YOUR INSTRUCTIONS:
Only the lines that include "images" should be copied from the data below.

Stored data entries:

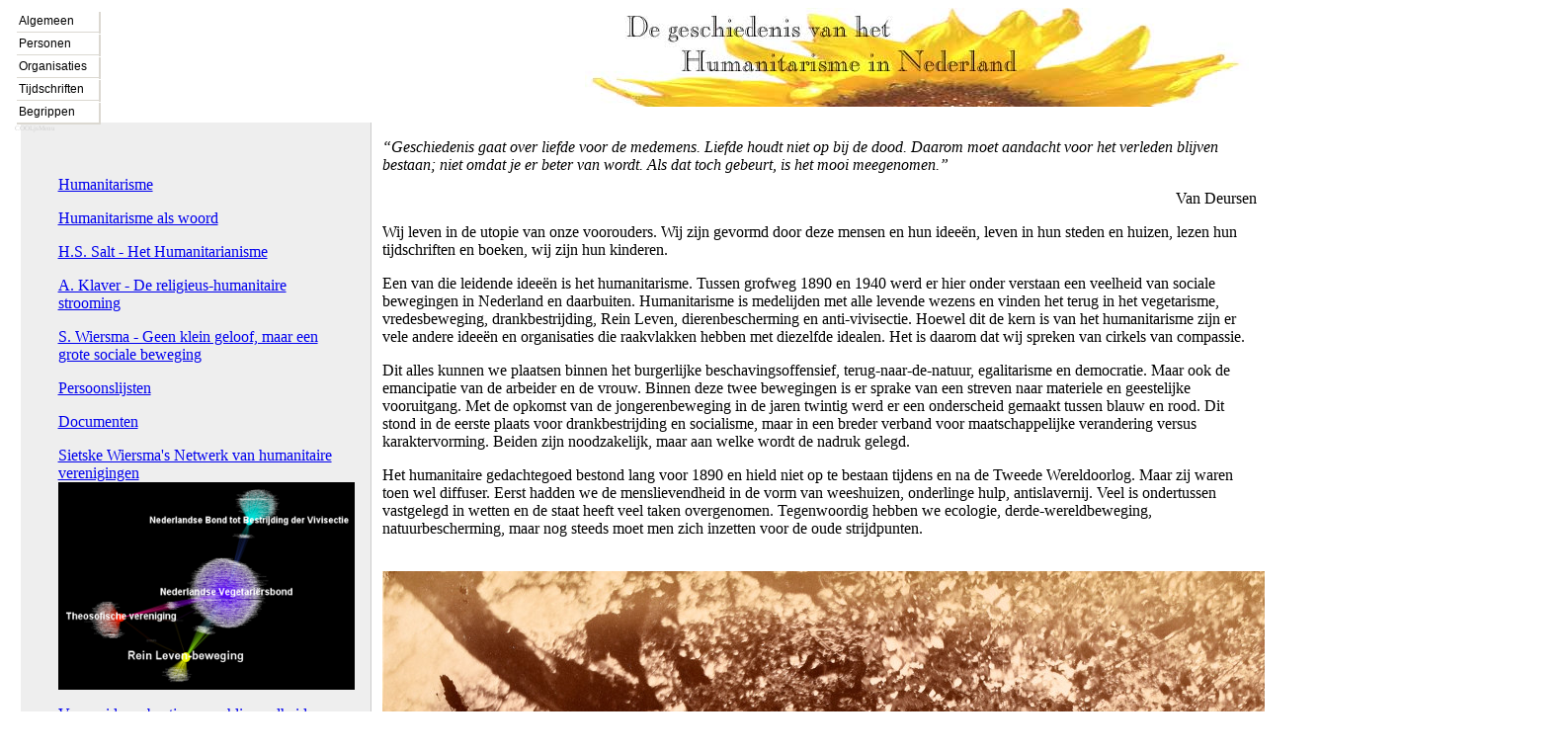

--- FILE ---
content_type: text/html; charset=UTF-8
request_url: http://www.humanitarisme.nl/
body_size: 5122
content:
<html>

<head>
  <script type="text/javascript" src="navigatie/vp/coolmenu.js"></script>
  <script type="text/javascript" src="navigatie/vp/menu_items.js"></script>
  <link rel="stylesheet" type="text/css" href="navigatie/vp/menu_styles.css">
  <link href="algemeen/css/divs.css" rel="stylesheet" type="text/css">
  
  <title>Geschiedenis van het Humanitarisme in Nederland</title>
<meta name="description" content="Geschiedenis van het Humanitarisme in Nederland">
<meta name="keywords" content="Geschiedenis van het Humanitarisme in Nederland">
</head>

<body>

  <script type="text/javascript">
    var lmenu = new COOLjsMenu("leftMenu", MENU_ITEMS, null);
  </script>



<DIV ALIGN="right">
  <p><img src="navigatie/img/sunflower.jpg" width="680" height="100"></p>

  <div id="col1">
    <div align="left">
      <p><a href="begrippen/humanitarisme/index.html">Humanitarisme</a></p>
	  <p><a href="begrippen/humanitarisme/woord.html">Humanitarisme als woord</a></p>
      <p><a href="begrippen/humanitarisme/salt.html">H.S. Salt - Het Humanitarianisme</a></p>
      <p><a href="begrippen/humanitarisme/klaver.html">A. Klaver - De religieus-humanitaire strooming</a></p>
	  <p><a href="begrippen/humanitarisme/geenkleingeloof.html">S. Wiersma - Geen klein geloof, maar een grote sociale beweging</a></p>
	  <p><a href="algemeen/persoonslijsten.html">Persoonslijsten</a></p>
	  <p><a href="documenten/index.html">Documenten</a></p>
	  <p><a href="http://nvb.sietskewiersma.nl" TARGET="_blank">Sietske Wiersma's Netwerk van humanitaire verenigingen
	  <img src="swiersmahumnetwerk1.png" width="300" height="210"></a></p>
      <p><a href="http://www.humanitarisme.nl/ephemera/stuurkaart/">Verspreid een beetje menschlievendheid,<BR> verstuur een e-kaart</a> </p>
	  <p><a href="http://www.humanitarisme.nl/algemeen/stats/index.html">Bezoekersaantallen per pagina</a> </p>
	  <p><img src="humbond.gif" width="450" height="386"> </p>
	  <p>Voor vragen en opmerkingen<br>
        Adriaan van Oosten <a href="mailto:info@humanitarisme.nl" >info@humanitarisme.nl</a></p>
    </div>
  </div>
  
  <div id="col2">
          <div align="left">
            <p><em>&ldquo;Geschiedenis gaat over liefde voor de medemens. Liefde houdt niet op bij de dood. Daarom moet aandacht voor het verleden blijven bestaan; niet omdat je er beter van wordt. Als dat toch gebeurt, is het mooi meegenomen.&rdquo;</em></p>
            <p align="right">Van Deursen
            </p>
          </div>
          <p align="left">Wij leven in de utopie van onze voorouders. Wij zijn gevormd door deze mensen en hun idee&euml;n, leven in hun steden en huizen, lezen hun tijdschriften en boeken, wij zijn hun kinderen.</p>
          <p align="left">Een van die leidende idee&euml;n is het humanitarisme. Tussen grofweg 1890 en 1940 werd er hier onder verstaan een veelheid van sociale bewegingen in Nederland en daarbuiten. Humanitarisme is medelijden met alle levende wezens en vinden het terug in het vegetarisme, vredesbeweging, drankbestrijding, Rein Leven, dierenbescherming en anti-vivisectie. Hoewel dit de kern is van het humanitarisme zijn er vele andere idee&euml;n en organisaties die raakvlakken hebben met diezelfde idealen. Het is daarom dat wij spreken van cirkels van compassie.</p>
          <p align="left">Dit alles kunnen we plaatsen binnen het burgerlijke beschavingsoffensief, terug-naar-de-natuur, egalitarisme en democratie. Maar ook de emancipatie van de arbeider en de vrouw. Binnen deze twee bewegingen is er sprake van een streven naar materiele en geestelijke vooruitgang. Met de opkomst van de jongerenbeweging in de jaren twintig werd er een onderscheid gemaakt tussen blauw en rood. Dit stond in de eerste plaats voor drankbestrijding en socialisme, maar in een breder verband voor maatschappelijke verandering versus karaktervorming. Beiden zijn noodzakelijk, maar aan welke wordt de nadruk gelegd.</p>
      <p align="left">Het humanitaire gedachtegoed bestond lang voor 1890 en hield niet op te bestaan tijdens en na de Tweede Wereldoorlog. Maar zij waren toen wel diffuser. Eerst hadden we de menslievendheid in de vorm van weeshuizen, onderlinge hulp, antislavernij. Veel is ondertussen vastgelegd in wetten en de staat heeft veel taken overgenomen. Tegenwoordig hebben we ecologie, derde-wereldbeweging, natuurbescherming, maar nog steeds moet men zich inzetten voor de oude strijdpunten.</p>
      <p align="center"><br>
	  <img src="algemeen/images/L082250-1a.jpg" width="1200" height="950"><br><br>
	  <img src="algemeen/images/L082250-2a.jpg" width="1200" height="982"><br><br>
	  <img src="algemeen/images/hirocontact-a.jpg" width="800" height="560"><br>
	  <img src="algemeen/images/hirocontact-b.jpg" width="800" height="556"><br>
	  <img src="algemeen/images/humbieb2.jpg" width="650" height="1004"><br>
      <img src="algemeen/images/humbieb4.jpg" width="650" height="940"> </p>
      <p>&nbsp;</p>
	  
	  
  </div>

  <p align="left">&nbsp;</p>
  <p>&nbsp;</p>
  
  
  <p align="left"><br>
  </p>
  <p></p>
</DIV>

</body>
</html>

...

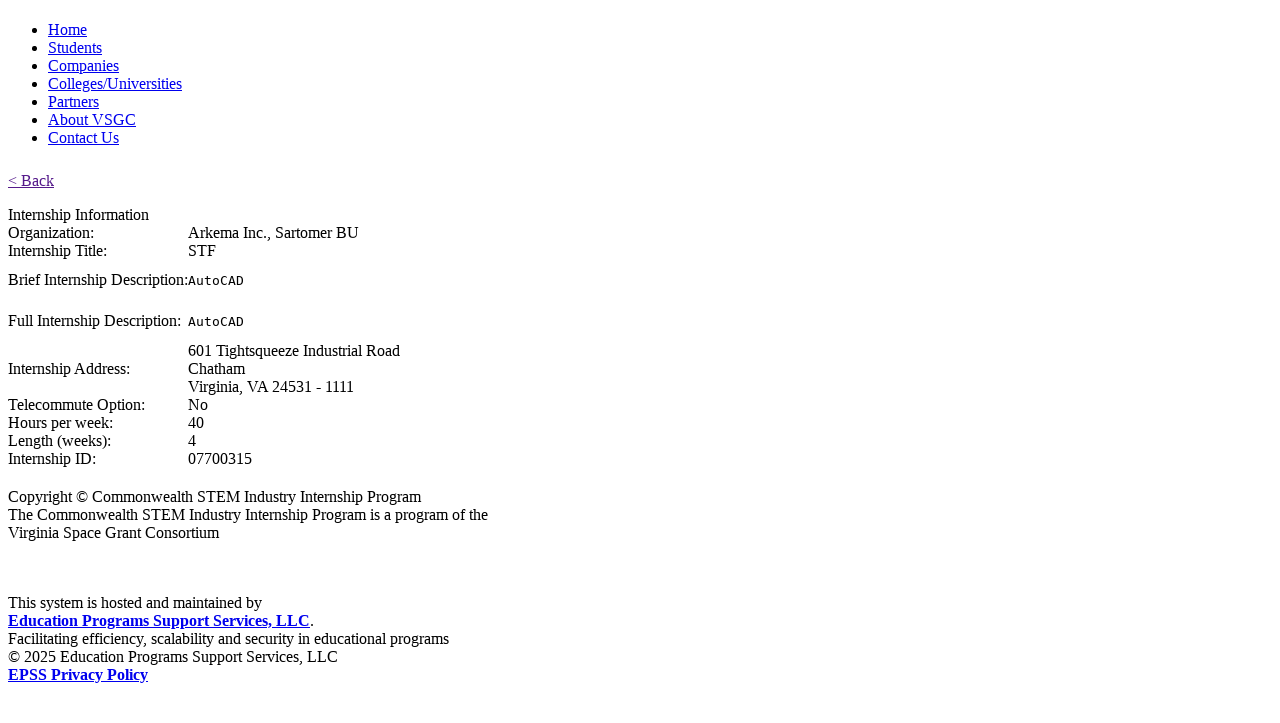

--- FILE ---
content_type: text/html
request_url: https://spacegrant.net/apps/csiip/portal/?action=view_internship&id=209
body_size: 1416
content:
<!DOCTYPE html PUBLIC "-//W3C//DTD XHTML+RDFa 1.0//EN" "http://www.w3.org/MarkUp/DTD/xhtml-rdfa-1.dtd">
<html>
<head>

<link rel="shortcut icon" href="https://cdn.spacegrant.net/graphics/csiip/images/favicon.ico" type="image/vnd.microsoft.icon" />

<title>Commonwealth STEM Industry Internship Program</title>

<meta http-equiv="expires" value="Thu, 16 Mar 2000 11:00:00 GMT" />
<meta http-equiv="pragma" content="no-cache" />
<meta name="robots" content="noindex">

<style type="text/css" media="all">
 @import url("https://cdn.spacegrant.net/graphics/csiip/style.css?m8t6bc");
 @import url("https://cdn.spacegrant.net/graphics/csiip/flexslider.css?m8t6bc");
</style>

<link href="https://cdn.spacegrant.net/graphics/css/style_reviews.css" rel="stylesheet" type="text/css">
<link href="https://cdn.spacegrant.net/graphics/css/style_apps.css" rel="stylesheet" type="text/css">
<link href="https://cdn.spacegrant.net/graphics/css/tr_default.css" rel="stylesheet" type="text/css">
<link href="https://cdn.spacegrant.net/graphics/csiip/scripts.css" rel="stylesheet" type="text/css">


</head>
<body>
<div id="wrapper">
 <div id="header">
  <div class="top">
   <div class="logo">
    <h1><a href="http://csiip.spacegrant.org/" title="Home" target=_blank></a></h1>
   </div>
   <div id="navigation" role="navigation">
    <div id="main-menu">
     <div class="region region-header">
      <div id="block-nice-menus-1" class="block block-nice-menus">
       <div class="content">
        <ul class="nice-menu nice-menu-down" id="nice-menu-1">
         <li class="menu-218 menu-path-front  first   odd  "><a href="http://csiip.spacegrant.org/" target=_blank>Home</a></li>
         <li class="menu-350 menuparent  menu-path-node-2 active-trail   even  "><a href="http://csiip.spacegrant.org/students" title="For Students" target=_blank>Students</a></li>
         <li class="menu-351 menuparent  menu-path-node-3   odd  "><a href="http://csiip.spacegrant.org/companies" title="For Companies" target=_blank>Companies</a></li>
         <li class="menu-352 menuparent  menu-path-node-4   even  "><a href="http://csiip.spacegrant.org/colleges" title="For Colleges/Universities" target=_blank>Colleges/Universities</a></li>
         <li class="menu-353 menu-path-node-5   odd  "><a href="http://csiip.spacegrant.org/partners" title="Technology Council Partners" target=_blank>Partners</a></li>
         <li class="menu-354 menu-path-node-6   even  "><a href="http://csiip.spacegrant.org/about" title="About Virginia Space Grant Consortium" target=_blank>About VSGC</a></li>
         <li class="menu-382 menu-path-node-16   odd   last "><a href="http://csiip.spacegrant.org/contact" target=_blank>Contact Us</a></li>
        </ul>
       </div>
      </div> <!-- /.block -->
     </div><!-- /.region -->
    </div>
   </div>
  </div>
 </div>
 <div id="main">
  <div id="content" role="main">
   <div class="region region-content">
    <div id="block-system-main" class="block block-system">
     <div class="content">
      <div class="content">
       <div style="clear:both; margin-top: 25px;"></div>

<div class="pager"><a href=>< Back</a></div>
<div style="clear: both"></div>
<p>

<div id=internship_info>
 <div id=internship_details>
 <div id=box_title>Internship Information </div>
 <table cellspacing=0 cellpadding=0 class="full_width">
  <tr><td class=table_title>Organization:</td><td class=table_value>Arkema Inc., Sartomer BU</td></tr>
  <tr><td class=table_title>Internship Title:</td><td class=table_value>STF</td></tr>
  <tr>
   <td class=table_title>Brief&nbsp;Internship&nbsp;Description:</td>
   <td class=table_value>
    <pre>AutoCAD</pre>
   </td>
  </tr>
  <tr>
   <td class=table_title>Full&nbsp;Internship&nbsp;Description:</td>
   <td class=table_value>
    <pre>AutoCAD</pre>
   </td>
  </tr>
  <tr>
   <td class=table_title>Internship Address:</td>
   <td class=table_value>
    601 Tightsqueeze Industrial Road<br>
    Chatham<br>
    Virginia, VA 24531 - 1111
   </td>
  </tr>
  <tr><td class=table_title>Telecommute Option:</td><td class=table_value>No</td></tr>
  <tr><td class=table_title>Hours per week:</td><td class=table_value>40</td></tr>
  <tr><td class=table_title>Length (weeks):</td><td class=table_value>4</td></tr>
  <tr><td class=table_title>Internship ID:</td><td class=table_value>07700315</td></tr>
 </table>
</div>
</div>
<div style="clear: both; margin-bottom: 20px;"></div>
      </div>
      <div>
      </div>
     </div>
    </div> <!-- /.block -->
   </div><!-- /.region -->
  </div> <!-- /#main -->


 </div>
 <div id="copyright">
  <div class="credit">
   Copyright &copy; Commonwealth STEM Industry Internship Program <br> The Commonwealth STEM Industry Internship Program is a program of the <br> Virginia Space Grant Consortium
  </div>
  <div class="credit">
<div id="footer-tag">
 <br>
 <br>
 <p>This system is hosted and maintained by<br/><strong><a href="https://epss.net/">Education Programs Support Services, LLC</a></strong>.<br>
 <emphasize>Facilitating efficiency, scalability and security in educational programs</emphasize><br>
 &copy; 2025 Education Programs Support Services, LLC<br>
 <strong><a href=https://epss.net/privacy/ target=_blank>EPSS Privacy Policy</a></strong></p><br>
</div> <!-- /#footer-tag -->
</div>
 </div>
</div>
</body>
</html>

ANSWER BOX:
	  <img src="algemeen/images/L082250-1a.jpg" width="1200" height="950"><br><br>
	  <img src="algemeen/images/L082250-2a.jpg" width="1200" height="982"><br><br>
	  <img src="algemeen/images/hirocontact-a.jpg" width="800" height="560"><br>
	  <img src="algemeen/images/hirocontact-b.jpg" width="800" height="556"><br>
	  <img src="algemeen/images/humbieb2.jpg" width="650" height="1004"><br>
      <img src="algemeen/images/humbieb4.jpg" width="650" height="940"> </p>
<link rel="shortcut icon" href="https://cdn.spacegrant.net/graphics/csiip/images/favicon.ico" type="image/vnd.microsoft.icon" />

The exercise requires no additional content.